───── Data rows ─────

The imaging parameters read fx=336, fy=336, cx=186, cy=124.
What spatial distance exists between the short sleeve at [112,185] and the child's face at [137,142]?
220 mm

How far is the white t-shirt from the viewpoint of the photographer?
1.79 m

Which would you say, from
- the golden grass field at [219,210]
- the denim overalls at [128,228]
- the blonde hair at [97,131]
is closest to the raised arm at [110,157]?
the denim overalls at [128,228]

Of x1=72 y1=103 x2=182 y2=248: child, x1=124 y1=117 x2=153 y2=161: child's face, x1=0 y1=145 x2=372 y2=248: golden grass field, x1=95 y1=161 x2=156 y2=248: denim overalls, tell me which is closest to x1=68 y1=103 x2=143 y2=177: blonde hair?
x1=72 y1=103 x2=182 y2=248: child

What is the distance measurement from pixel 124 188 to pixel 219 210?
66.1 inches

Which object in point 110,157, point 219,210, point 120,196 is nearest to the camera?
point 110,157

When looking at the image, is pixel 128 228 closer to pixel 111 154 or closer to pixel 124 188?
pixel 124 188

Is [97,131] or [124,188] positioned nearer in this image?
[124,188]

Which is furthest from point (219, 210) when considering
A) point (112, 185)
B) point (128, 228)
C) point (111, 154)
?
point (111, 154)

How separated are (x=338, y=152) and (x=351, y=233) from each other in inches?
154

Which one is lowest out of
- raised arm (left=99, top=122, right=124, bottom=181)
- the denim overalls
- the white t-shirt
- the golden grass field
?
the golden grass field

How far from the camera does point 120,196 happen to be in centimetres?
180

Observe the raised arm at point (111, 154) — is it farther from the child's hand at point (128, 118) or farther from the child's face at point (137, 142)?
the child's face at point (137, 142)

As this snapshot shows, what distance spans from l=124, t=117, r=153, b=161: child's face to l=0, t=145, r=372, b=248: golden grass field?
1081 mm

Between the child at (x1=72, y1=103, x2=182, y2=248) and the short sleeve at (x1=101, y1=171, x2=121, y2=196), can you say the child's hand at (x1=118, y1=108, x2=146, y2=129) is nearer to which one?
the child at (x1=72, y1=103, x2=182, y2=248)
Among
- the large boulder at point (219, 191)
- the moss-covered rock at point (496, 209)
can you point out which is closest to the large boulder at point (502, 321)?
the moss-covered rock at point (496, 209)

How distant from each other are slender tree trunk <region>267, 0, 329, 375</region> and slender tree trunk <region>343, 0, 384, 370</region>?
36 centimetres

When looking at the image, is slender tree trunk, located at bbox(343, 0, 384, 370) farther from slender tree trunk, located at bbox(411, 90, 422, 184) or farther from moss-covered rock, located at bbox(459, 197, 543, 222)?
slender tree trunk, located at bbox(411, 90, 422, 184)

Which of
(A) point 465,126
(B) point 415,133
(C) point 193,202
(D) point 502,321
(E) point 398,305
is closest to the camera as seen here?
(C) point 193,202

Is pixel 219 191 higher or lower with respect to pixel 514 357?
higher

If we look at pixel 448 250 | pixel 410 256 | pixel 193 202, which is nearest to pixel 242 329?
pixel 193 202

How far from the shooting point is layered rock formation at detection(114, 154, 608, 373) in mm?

─────

◆ **Exercise objective**
Copy all of the lines above word for word, without changing anything.

◆ **Expected answer**
The imaging parameters read fx=336, fy=336, cx=186, cy=124.
What spatial distance exists between the short sleeve at [112,185] and the child's face at [137,142]?
220 mm

How far is the white t-shirt from the viewpoint of the photographer?
1.79 m

Which would you say, from
- the golden grass field at [219,210]
- the denim overalls at [128,228]
- the blonde hair at [97,131]
is closest to the raised arm at [110,157]?
the denim overalls at [128,228]

Of x1=72 y1=103 x2=182 y2=248: child, x1=124 y1=117 x2=153 y2=161: child's face, x1=0 y1=145 x2=372 y2=248: golden grass field, x1=95 y1=161 x2=156 y2=248: denim overalls, tell me which is closest to x1=68 y1=103 x2=143 y2=177: blonde hair?
x1=72 y1=103 x2=182 y2=248: child

What is the distance measurement from pixel 124 188 to pixel 219 210?
66.1 inches

Which object in point 110,157, point 219,210, point 120,196 is nearest to the camera?
point 110,157

When looking at the image, is pixel 128 228 closer to pixel 111 154 or closer to pixel 124 188?
pixel 124 188

Is [97,131] or [124,188] positioned nearer in this image?
[124,188]

Which is furthest from point (219, 210) when considering
A) point (112, 185)
B) point (128, 228)
C) point (111, 154)
?
point (111, 154)

How separated are (x=338, y=152) and (x=351, y=233) from each other in inches?
154

Which one is lowest out of
- raised arm (left=99, top=122, right=124, bottom=181)
- the denim overalls
- the white t-shirt
- the golden grass field
?
the golden grass field

How far from the camera does point 120,196 happen to be in centimetres?
180

Observe the raised arm at point (111, 154) — is it farther from the child's hand at point (128, 118) or farther from the child's face at point (137, 142)?
the child's face at point (137, 142)

As this snapshot shows, what distance spans from l=124, t=117, r=153, b=161: child's face to l=0, t=145, r=372, b=248: golden grass field?
1081 mm

Between the child at (x1=72, y1=103, x2=182, y2=248) and the short sleeve at (x1=101, y1=171, x2=121, y2=196), can you say the child's hand at (x1=118, y1=108, x2=146, y2=129) is nearer to which one?
the child at (x1=72, y1=103, x2=182, y2=248)
Among
- the large boulder at point (219, 191)
- the moss-covered rock at point (496, 209)
can you point out which is closest to the large boulder at point (502, 321)?
the moss-covered rock at point (496, 209)

How distant from each other are slender tree trunk <region>267, 0, 329, 375</region> and slender tree trunk <region>343, 0, 384, 370</region>?
36 centimetres

When looking at the image, is slender tree trunk, located at bbox(343, 0, 384, 370) farther from slender tree trunk, located at bbox(411, 90, 422, 184) or farther from moss-covered rock, located at bbox(459, 197, 543, 222)?
slender tree trunk, located at bbox(411, 90, 422, 184)

Which of
(A) point 465,126
(B) point 415,133
(C) point 193,202
(D) point 502,321
(E) point 398,305
is closest to the camera as seen here?
(C) point 193,202

Is pixel 219 191 higher or lower with respect to pixel 514 357?
higher

If we look at pixel 448 250 | pixel 410 256 | pixel 193 202, which is nearest to pixel 242 329?
pixel 193 202

How far from the shooting point is layered rock formation at detection(114, 154, 608, 373) in mm?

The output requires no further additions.